• **Document text**
——

Handspun, handwoven, green and brown scarf

This was an exercise in making lemonade from lemons!

I had some grey Coopworth combed top, which I handpainted. Unfortunately, I was (and am) still pretty new to dyeing, and the fiber got somewhat felted.

So I pulled it apart into color chunks, and combed the different sections to produce a very little bit of combed top which was lovely to spin up into a small quantity of semi-worsted 3-ply using a spindle.

Because the fiber had been felted, there was a lot of combing waste. I needed something to practice wheel spinning with (because I had some fiber I wanted to spin on a wheel for the Tour de Fleece), so I drum carded the waste, knowing full well that I’d end up with lumpy-bumpy thick and thin yarn. Which I did, and then I plied it with some very thin bouclĂ© that my friend had. I liked it, but it was bulkier than I usually like to use, and besides, it wasn’t really quite my style.

two very different yarns

So I decided that the two yarns put together would make a project, and bethought myself of using a backstrap loom for the purpose. Now, I’ve put together another backstrap, but haven’t finished the project. Also, it’s been over 20 years since I did any serious weaving.

——

• **Data rows**
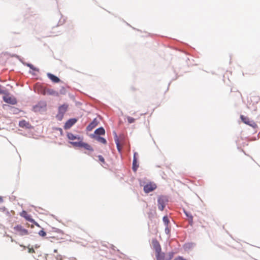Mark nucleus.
Segmentation results:
<instances>
[{"instance_id": "nucleus-1", "label": "nucleus", "mask_w": 260, "mask_h": 260, "mask_svg": "<svg viewBox=\"0 0 260 260\" xmlns=\"http://www.w3.org/2000/svg\"><path fill=\"white\" fill-rule=\"evenodd\" d=\"M68 105L64 104L58 107V112L56 117L58 120H61L63 117L64 113L67 112L68 108Z\"/></svg>"}, {"instance_id": "nucleus-2", "label": "nucleus", "mask_w": 260, "mask_h": 260, "mask_svg": "<svg viewBox=\"0 0 260 260\" xmlns=\"http://www.w3.org/2000/svg\"><path fill=\"white\" fill-rule=\"evenodd\" d=\"M13 230L15 234H18L21 236L28 235V230L24 229L21 225H17L15 226L13 228Z\"/></svg>"}, {"instance_id": "nucleus-3", "label": "nucleus", "mask_w": 260, "mask_h": 260, "mask_svg": "<svg viewBox=\"0 0 260 260\" xmlns=\"http://www.w3.org/2000/svg\"><path fill=\"white\" fill-rule=\"evenodd\" d=\"M40 93L43 95H50L54 96H58L59 93L57 91L54 90L53 89L47 88V87H42L40 91Z\"/></svg>"}, {"instance_id": "nucleus-4", "label": "nucleus", "mask_w": 260, "mask_h": 260, "mask_svg": "<svg viewBox=\"0 0 260 260\" xmlns=\"http://www.w3.org/2000/svg\"><path fill=\"white\" fill-rule=\"evenodd\" d=\"M168 202L167 198L165 196H160L158 198V208L160 211H162Z\"/></svg>"}, {"instance_id": "nucleus-5", "label": "nucleus", "mask_w": 260, "mask_h": 260, "mask_svg": "<svg viewBox=\"0 0 260 260\" xmlns=\"http://www.w3.org/2000/svg\"><path fill=\"white\" fill-rule=\"evenodd\" d=\"M241 119L245 124L249 125L253 128L257 127L256 123L253 120H251L248 117H245L243 115H241Z\"/></svg>"}, {"instance_id": "nucleus-6", "label": "nucleus", "mask_w": 260, "mask_h": 260, "mask_svg": "<svg viewBox=\"0 0 260 260\" xmlns=\"http://www.w3.org/2000/svg\"><path fill=\"white\" fill-rule=\"evenodd\" d=\"M155 256L156 258V260H170L172 259L173 257L172 253H169V256L168 257H166L165 256V253L161 252V250L160 252H156Z\"/></svg>"}, {"instance_id": "nucleus-7", "label": "nucleus", "mask_w": 260, "mask_h": 260, "mask_svg": "<svg viewBox=\"0 0 260 260\" xmlns=\"http://www.w3.org/2000/svg\"><path fill=\"white\" fill-rule=\"evenodd\" d=\"M20 215L24 218L26 220L30 221L36 225L39 226L38 223H37L34 219H33L30 215H28L26 211L23 210L20 213Z\"/></svg>"}, {"instance_id": "nucleus-8", "label": "nucleus", "mask_w": 260, "mask_h": 260, "mask_svg": "<svg viewBox=\"0 0 260 260\" xmlns=\"http://www.w3.org/2000/svg\"><path fill=\"white\" fill-rule=\"evenodd\" d=\"M156 185L154 183H149L144 186V190L146 193H149L155 190Z\"/></svg>"}, {"instance_id": "nucleus-9", "label": "nucleus", "mask_w": 260, "mask_h": 260, "mask_svg": "<svg viewBox=\"0 0 260 260\" xmlns=\"http://www.w3.org/2000/svg\"><path fill=\"white\" fill-rule=\"evenodd\" d=\"M3 100L7 103L15 105L17 103L15 98L11 97L9 95H6L3 96Z\"/></svg>"}, {"instance_id": "nucleus-10", "label": "nucleus", "mask_w": 260, "mask_h": 260, "mask_svg": "<svg viewBox=\"0 0 260 260\" xmlns=\"http://www.w3.org/2000/svg\"><path fill=\"white\" fill-rule=\"evenodd\" d=\"M152 246L156 252H160L161 250V248L159 242L156 239H153L152 241Z\"/></svg>"}, {"instance_id": "nucleus-11", "label": "nucleus", "mask_w": 260, "mask_h": 260, "mask_svg": "<svg viewBox=\"0 0 260 260\" xmlns=\"http://www.w3.org/2000/svg\"><path fill=\"white\" fill-rule=\"evenodd\" d=\"M77 120L76 119H70L68 120L65 123L64 128L66 129H69L76 122Z\"/></svg>"}, {"instance_id": "nucleus-12", "label": "nucleus", "mask_w": 260, "mask_h": 260, "mask_svg": "<svg viewBox=\"0 0 260 260\" xmlns=\"http://www.w3.org/2000/svg\"><path fill=\"white\" fill-rule=\"evenodd\" d=\"M98 123L99 122L96 119H94L87 126L86 129L88 131H91L98 124Z\"/></svg>"}, {"instance_id": "nucleus-13", "label": "nucleus", "mask_w": 260, "mask_h": 260, "mask_svg": "<svg viewBox=\"0 0 260 260\" xmlns=\"http://www.w3.org/2000/svg\"><path fill=\"white\" fill-rule=\"evenodd\" d=\"M47 76L54 83H58L60 81V79L51 73H48Z\"/></svg>"}, {"instance_id": "nucleus-14", "label": "nucleus", "mask_w": 260, "mask_h": 260, "mask_svg": "<svg viewBox=\"0 0 260 260\" xmlns=\"http://www.w3.org/2000/svg\"><path fill=\"white\" fill-rule=\"evenodd\" d=\"M81 147H83L84 149H85L86 150H88L91 152H92L93 151V149L90 145H89L87 143H84L83 142H82V145H81Z\"/></svg>"}, {"instance_id": "nucleus-15", "label": "nucleus", "mask_w": 260, "mask_h": 260, "mask_svg": "<svg viewBox=\"0 0 260 260\" xmlns=\"http://www.w3.org/2000/svg\"><path fill=\"white\" fill-rule=\"evenodd\" d=\"M105 133V131L104 128L102 127H101L98 129H96L94 131V134L97 135H103Z\"/></svg>"}, {"instance_id": "nucleus-16", "label": "nucleus", "mask_w": 260, "mask_h": 260, "mask_svg": "<svg viewBox=\"0 0 260 260\" xmlns=\"http://www.w3.org/2000/svg\"><path fill=\"white\" fill-rule=\"evenodd\" d=\"M94 138L99 142L101 143L102 144H105L107 143L106 139H104V138L101 137L100 136H96L94 137Z\"/></svg>"}, {"instance_id": "nucleus-17", "label": "nucleus", "mask_w": 260, "mask_h": 260, "mask_svg": "<svg viewBox=\"0 0 260 260\" xmlns=\"http://www.w3.org/2000/svg\"><path fill=\"white\" fill-rule=\"evenodd\" d=\"M19 125L20 127H28L29 123L23 120L19 122Z\"/></svg>"}, {"instance_id": "nucleus-18", "label": "nucleus", "mask_w": 260, "mask_h": 260, "mask_svg": "<svg viewBox=\"0 0 260 260\" xmlns=\"http://www.w3.org/2000/svg\"><path fill=\"white\" fill-rule=\"evenodd\" d=\"M185 214L186 216L188 218V221L189 224L192 225L193 224V216L189 213L185 212Z\"/></svg>"}, {"instance_id": "nucleus-19", "label": "nucleus", "mask_w": 260, "mask_h": 260, "mask_svg": "<svg viewBox=\"0 0 260 260\" xmlns=\"http://www.w3.org/2000/svg\"><path fill=\"white\" fill-rule=\"evenodd\" d=\"M138 168V166L137 165V160L135 157V154L134 155V157L133 162V169L134 171H136Z\"/></svg>"}, {"instance_id": "nucleus-20", "label": "nucleus", "mask_w": 260, "mask_h": 260, "mask_svg": "<svg viewBox=\"0 0 260 260\" xmlns=\"http://www.w3.org/2000/svg\"><path fill=\"white\" fill-rule=\"evenodd\" d=\"M67 136H68V138H69V139H70L71 140H74L77 139V137L75 136L74 135H73L72 133H68L67 135ZM78 139H80V138H78Z\"/></svg>"}, {"instance_id": "nucleus-21", "label": "nucleus", "mask_w": 260, "mask_h": 260, "mask_svg": "<svg viewBox=\"0 0 260 260\" xmlns=\"http://www.w3.org/2000/svg\"><path fill=\"white\" fill-rule=\"evenodd\" d=\"M82 142H71V144H73L74 146L79 147H81L82 145Z\"/></svg>"}, {"instance_id": "nucleus-22", "label": "nucleus", "mask_w": 260, "mask_h": 260, "mask_svg": "<svg viewBox=\"0 0 260 260\" xmlns=\"http://www.w3.org/2000/svg\"><path fill=\"white\" fill-rule=\"evenodd\" d=\"M127 119L129 123H132L135 122V119L130 116H127Z\"/></svg>"}, {"instance_id": "nucleus-23", "label": "nucleus", "mask_w": 260, "mask_h": 260, "mask_svg": "<svg viewBox=\"0 0 260 260\" xmlns=\"http://www.w3.org/2000/svg\"><path fill=\"white\" fill-rule=\"evenodd\" d=\"M115 142H116V144L117 145L118 150L120 152L121 150V146H120V144H119V140L118 139H116L115 140Z\"/></svg>"}, {"instance_id": "nucleus-24", "label": "nucleus", "mask_w": 260, "mask_h": 260, "mask_svg": "<svg viewBox=\"0 0 260 260\" xmlns=\"http://www.w3.org/2000/svg\"><path fill=\"white\" fill-rule=\"evenodd\" d=\"M39 235L40 236H42V237H44L46 236V232L43 231V230H41L39 231Z\"/></svg>"}, {"instance_id": "nucleus-25", "label": "nucleus", "mask_w": 260, "mask_h": 260, "mask_svg": "<svg viewBox=\"0 0 260 260\" xmlns=\"http://www.w3.org/2000/svg\"><path fill=\"white\" fill-rule=\"evenodd\" d=\"M98 158L101 162H102L103 164L105 163V159L102 155H99Z\"/></svg>"}, {"instance_id": "nucleus-26", "label": "nucleus", "mask_w": 260, "mask_h": 260, "mask_svg": "<svg viewBox=\"0 0 260 260\" xmlns=\"http://www.w3.org/2000/svg\"><path fill=\"white\" fill-rule=\"evenodd\" d=\"M163 221L166 224H168L169 222L168 218L167 216H164L163 217Z\"/></svg>"}, {"instance_id": "nucleus-27", "label": "nucleus", "mask_w": 260, "mask_h": 260, "mask_svg": "<svg viewBox=\"0 0 260 260\" xmlns=\"http://www.w3.org/2000/svg\"><path fill=\"white\" fill-rule=\"evenodd\" d=\"M56 260H63L62 257L61 255H58L56 257Z\"/></svg>"}, {"instance_id": "nucleus-28", "label": "nucleus", "mask_w": 260, "mask_h": 260, "mask_svg": "<svg viewBox=\"0 0 260 260\" xmlns=\"http://www.w3.org/2000/svg\"><path fill=\"white\" fill-rule=\"evenodd\" d=\"M28 252L29 253H35V250L32 248H29Z\"/></svg>"}, {"instance_id": "nucleus-29", "label": "nucleus", "mask_w": 260, "mask_h": 260, "mask_svg": "<svg viewBox=\"0 0 260 260\" xmlns=\"http://www.w3.org/2000/svg\"><path fill=\"white\" fill-rule=\"evenodd\" d=\"M252 98L254 99L256 102H257V101L259 100L258 96H252Z\"/></svg>"}, {"instance_id": "nucleus-30", "label": "nucleus", "mask_w": 260, "mask_h": 260, "mask_svg": "<svg viewBox=\"0 0 260 260\" xmlns=\"http://www.w3.org/2000/svg\"><path fill=\"white\" fill-rule=\"evenodd\" d=\"M4 93V91L2 88V86L0 85V94Z\"/></svg>"}, {"instance_id": "nucleus-31", "label": "nucleus", "mask_w": 260, "mask_h": 260, "mask_svg": "<svg viewBox=\"0 0 260 260\" xmlns=\"http://www.w3.org/2000/svg\"><path fill=\"white\" fill-rule=\"evenodd\" d=\"M3 202V199L2 197H0V203H2Z\"/></svg>"}, {"instance_id": "nucleus-32", "label": "nucleus", "mask_w": 260, "mask_h": 260, "mask_svg": "<svg viewBox=\"0 0 260 260\" xmlns=\"http://www.w3.org/2000/svg\"><path fill=\"white\" fill-rule=\"evenodd\" d=\"M54 252L57 253V249H54Z\"/></svg>"}, {"instance_id": "nucleus-33", "label": "nucleus", "mask_w": 260, "mask_h": 260, "mask_svg": "<svg viewBox=\"0 0 260 260\" xmlns=\"http://www.w3.org/2000/svg\"><path fill=\"white\" fill-rule=\"evenodd\" d=\"M29 67H30L31 68H32V65H28Z\"/></svg>"}, {"instance_id": "nucleus-34", "label": "nucleus", "mask_w": 260, "mask_h": 260, "mask_svg": "<svg viewBox=\"0 0 260 260\" xmlns=\"http://www.w3.org/2000/svg\"><path fill=\"white\" fill-rule=\"evenodd\" d=\"M11 241L13 242V239L12 238L11 239Z\"/></svg>"}]
</instances>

——

• **Direction 1**
In the text about the handspun scarf, what fiber did the writer handpaint?
• **Direction 2**
Write the next part of the text about the handspun scarf, picking up after its final sentence.

• **Written answer 1**
Grey Coopworth combed top.

• **Written answer 2**
I am therefore pretty damn pleased with the result! It’s a fairly consistent width and the selvedges are not tooblobby.

Persephone

Edited slightly from a post I made on Ravelry on 8/17/2009:

So I was driving up the street this morning when I noticed a jumble of wood boards and stuff on someone’s curb (where people leave stuff when they are willing to let people just take it away). I drove half a block further when the nature of some of it sunk in and I screeched to a halt.

Two minutes later I had a trunk full of two warping boards (one of which doubles as an inkle loom) and was inspecting a rather dilapidated old floor loom.

Five minutes later I was walking downhill holding T’s hand while the guy who had put his mother’s old loom out carried the loom down to my house.

I have to inspect it more closely and it clearly needs a lot of loving care – a good wipe down, oil, new belts, new cord to hold some of the bits on, and who knows what all. I hope it can be put back in working order and that I can find somewhere to put it in my house.

If I can’t make it fit I bet I can find someone who’d love it…

eeeee!

More details:

It’s a 22” four-harness, four-treadle floor loom from Harrisville Designs. I think it was stored upside down on a wood floor. I think many of the metal bits (the reed and some of the rods) are going to need replacing due to rust. Some of the heddles are rusty too. It needs new belts (or whatever they are) so the harnesses will go up and down. The manual and the parts catalog are going to be My Friends, and fortunately, they arrived in the mail yesterday.

It’s going to be a slow process getting her back in order.

She’s named Persephone.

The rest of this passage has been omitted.